### Passage to read
• • • • •

How does this apply to commercial exchange? Consider a fictitious UAE citizen, Ahmad, who wishes to buy a TV online from a fictitious UAE-based electronics retailer, iElectronics, for Dh2,000. Ahmad is willing to pay up to Dh3,000 for the TV, while it costs iElectronics Dh1,000 to sell it. Therefore, if Ahmad buys the TV, each party will obtain Dh1,000 worth of benefit.

Executing the transaction is not so simple, however. Once Ahmad communicates his desire to purchase the TV to iElectronics, each of the two parties has a choice between two alternatives. Ahmad can send the money or not; and iElectronics can deliver the TV or not. For simplicity, let us set aside the possibility of complaining to the authorities if one side reneges on its commitment. Then this situation shapes up the same way as the original prisoner’s dilemma. So what choice will Ahmad and iElectronics make?

To analyse this situation, economists use “game theory”: the study of decision-making when the players’ choices are interdependent, meaning that what one party wants to do depends on what other parties are doing.

Let us suppose that iElectronics will send the TV; should Ahmad pay? If he does, he benefits Dh3,000 minus Dh2,000 = Dh1,000. If he does not, he benefits Dh3,000. Thus, setting aside morals, it serves his interests to refrain from paying.

What if iElectronics does not send the TV? If Ahmad pays, he loses Dh2,000; and if he does not pay, he neither gains nor loses anything. Thus again, it serves his interests to refrain from paying.

Thus, whatever iElectronics does, Ahmad’s interests are best served by his refraining from paying.

The retailer faces an equivalent dilemma. If Ahmad pays and it sends the TV, it gains Dh2,000 minus Dh1,000 = Dh1,000; and if it does not, it profits Dh2,000. If Ahmad refrains from paying, sending the TV loses iElectronics Dh1,000, while the retailer neither gains nor loses should it keep the TV. Therefore, its interests are best served keeping the TV, whatever Ahmad does.

Thus, game theory predicts that neither Ahmad nor iElectronics will perform their side of the bargain, and the result is both sides gaining nothing, just like the two prisoners betraying each other and suffering a worse outcome. If the two sides could trust each other, then they could each profit by Dh1,000; but the opportunity to exploit the other side’s trust prevents the gains from being realised. The key is that the interests of each individual are incompatible with those of the collective, and individuals are the ones who make the decisions.

The breakdown of commerce is a serious issue in the GCC. Many GCC citizens are reluctant to buy online precisely because they fear being cheated by sellers, forcing society to dedicate lots of resources to brick-and-mortar stores.

• • • • •

(Spatial data with pictures)
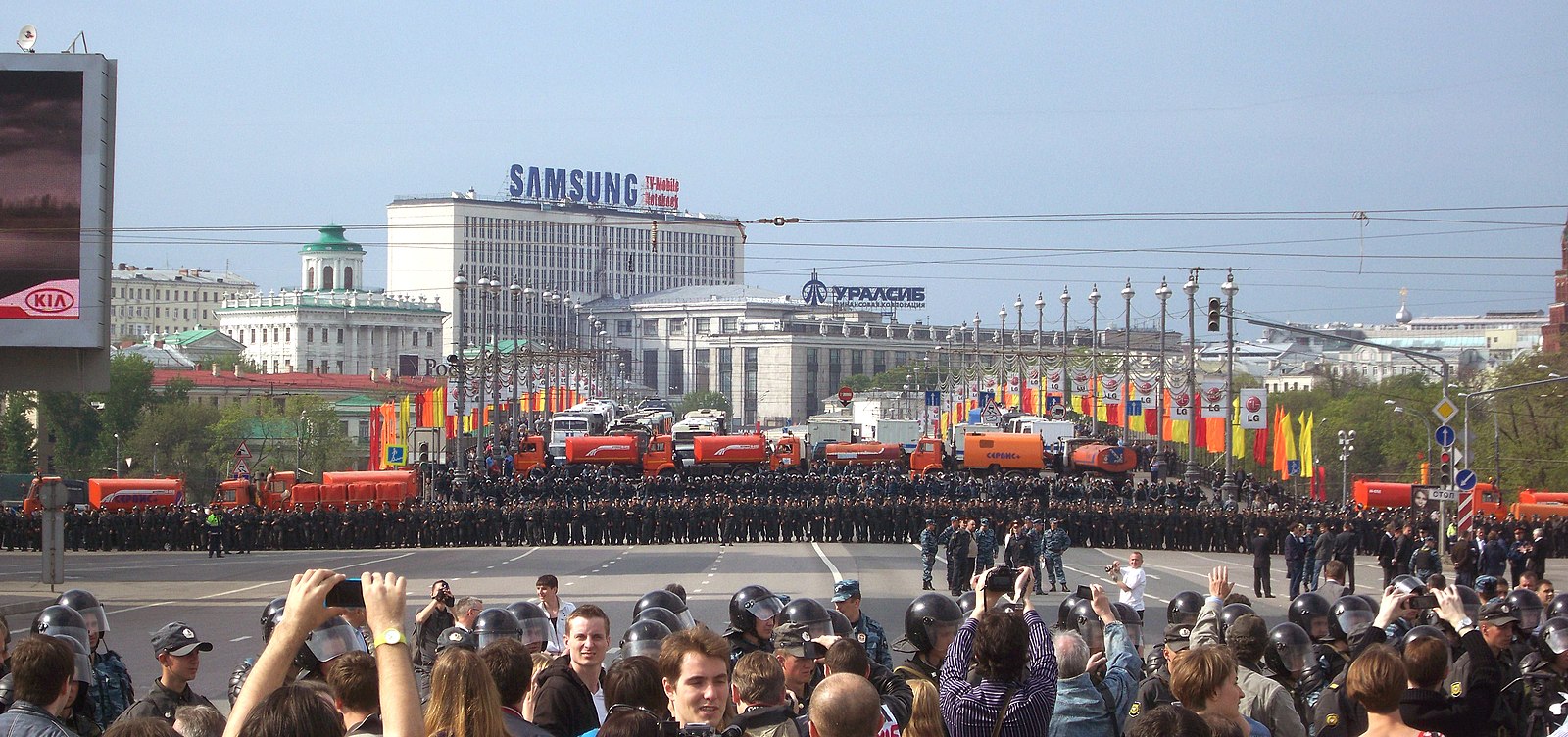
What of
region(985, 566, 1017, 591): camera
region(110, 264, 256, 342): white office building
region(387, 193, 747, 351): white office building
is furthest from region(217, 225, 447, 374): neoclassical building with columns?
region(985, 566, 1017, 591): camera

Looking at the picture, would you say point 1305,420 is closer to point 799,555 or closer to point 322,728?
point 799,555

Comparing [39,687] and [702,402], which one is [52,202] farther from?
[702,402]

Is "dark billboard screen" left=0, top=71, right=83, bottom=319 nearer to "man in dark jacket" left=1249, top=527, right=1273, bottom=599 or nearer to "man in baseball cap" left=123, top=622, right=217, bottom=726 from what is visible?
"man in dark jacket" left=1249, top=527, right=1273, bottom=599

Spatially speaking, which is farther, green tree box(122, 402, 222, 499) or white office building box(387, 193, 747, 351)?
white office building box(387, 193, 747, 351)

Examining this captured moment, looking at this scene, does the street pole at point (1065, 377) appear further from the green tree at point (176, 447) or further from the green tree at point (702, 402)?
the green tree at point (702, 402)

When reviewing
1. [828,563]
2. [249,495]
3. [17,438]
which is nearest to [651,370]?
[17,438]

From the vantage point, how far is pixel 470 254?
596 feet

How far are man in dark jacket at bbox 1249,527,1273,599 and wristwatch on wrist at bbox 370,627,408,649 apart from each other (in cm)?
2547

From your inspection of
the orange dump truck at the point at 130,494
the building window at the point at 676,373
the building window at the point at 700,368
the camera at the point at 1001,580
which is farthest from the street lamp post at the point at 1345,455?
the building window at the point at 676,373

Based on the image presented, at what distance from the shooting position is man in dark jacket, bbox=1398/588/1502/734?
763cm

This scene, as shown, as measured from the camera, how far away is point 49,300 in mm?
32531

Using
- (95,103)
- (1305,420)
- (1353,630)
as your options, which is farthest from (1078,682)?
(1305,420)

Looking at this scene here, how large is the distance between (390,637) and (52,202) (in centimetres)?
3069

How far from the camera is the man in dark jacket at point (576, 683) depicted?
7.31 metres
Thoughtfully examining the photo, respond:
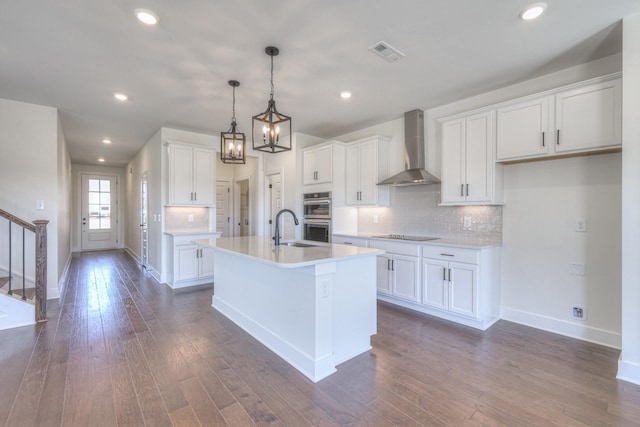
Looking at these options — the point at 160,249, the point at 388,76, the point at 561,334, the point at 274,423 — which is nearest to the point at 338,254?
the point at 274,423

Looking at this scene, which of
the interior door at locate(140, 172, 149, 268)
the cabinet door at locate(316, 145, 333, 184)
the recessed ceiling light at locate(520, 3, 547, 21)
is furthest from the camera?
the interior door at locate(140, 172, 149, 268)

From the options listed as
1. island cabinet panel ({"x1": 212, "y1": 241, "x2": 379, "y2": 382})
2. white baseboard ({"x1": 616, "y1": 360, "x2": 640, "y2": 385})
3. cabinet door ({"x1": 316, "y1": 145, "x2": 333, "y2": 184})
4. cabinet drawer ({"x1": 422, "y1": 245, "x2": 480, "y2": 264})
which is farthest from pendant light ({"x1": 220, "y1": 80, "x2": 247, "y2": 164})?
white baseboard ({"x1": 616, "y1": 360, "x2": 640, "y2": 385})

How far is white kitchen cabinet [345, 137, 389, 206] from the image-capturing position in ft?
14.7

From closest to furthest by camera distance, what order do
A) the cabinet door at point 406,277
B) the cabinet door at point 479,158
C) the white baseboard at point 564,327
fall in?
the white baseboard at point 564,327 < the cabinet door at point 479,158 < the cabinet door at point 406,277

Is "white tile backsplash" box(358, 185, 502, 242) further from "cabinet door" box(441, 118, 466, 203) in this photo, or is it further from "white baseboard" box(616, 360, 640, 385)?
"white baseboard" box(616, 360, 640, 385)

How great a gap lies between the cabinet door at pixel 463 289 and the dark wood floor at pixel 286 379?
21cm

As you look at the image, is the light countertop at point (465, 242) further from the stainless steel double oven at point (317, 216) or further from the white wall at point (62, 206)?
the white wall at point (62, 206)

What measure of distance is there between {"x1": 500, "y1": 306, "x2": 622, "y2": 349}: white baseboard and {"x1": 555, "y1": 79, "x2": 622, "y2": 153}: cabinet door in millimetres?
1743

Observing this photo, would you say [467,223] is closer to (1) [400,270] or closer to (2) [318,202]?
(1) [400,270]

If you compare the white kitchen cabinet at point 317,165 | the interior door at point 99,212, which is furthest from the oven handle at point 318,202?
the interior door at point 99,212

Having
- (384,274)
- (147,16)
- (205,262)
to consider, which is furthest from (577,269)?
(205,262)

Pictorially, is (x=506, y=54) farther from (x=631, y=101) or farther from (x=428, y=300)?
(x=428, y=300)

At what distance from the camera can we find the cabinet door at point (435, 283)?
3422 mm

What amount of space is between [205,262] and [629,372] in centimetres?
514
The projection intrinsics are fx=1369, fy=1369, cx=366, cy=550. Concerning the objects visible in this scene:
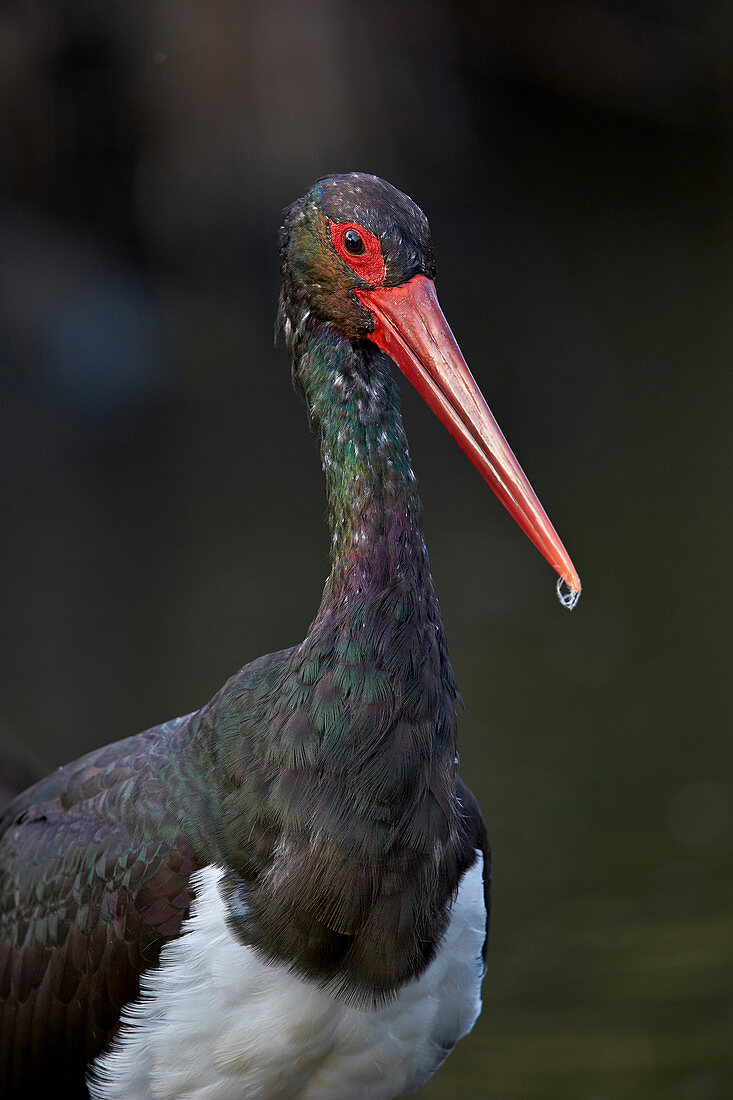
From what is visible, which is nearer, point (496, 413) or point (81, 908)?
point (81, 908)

• • • • •

### Exercise details
Update the game theory passage by rewriting it from the words "What if iElectronics" through the words "whatever Ahmad does.", replacing "the TV" with "the laptop".

### Worked answer
What if iElectronics does not send the laptop? If Ahmad pays, he loses Dh2,000; and if he does not pay, he neither gains nor loses anything. Thus again, it serves his interests to refrain from paying.

Thus, whatever iElectronics does, Ahmad’s interests are best served by his refraining from paying.

The retailer faces an equivalent dilemma. If Ahmad pays and it sends the laptop, it gains Dh2,000 minus Dh1,000 = Dh1,000; and if it does not, it profits Dh2,000. If Ahmad refrains from paying, sending the laptop loses iElectronics Dh1,000, while the retailer neither gains nor loses should it keep the laptop. Therefore, its interests are best served keeping the laptop, whatever Ahmad does.